Budapest averaged about 68% occupancy over the 2025-06 to 2026-05 period, equating to roughly 246 booked nights per year. That is a healthy, high-occupancy figure driven by steady European city-break and nightlife demand, though hosts earn through volume rather than high rates: the average daily rate sits around 84€, low by Western-European standards.
Summer is peak, with July and August carrying the heaviest demand, the Sziget Festival (11-15 August 2026) is the single biggest spike. May is also strong, helped by the Budapest Spring Festival, and December gains from the Christmas markets. January and February are the weakest months, so use dynamic pricing to push summer and holiday rates and discount the winter lull.
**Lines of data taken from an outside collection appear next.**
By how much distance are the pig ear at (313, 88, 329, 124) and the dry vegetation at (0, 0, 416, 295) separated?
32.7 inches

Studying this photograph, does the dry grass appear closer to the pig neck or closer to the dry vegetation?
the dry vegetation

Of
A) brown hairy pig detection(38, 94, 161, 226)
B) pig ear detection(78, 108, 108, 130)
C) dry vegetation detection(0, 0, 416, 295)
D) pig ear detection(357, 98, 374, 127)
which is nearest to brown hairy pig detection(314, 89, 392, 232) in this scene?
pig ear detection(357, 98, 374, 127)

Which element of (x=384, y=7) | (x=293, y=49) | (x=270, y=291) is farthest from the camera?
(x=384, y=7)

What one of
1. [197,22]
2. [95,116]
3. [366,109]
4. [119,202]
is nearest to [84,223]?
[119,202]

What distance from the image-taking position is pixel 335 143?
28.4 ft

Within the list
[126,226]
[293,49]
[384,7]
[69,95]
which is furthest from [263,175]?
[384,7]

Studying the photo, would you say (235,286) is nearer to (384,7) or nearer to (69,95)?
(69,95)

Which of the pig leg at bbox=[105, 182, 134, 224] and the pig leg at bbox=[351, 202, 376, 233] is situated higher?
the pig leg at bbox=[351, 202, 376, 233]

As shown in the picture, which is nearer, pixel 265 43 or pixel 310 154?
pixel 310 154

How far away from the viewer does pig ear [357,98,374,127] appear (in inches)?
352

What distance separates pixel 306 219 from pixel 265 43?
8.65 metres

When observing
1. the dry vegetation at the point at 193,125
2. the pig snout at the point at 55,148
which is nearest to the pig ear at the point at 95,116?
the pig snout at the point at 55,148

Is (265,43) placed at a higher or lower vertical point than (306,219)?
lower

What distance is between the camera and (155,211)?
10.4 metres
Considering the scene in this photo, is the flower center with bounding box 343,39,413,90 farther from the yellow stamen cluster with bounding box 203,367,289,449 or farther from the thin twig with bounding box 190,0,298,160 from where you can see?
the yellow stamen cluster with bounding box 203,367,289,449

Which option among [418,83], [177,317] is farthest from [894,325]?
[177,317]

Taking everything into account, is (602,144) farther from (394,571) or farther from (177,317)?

Yes, and the rules tightened sharply for 2026. You must register with Hungary's NTAK national tourism system and pay tourist tax, but a moratorium blocks all new registrations through 31 December 2026. District VI (Terézváros) banned apartment short-term lets entirely from 1 January 2026. Always check the specific district's current day caps and status before buying.
District V (downtown, by the river) commands the highest rates and steadiest year-round demand, while District VII, the party-driven Jewish Quarter, delivers very high occupancy but more scrutiny. Buda's Castle District suits quieter, spa-oriented guests. Critically, avoid District VI, where short-term lets are now banned, and confirm any district's regulatory status before committing.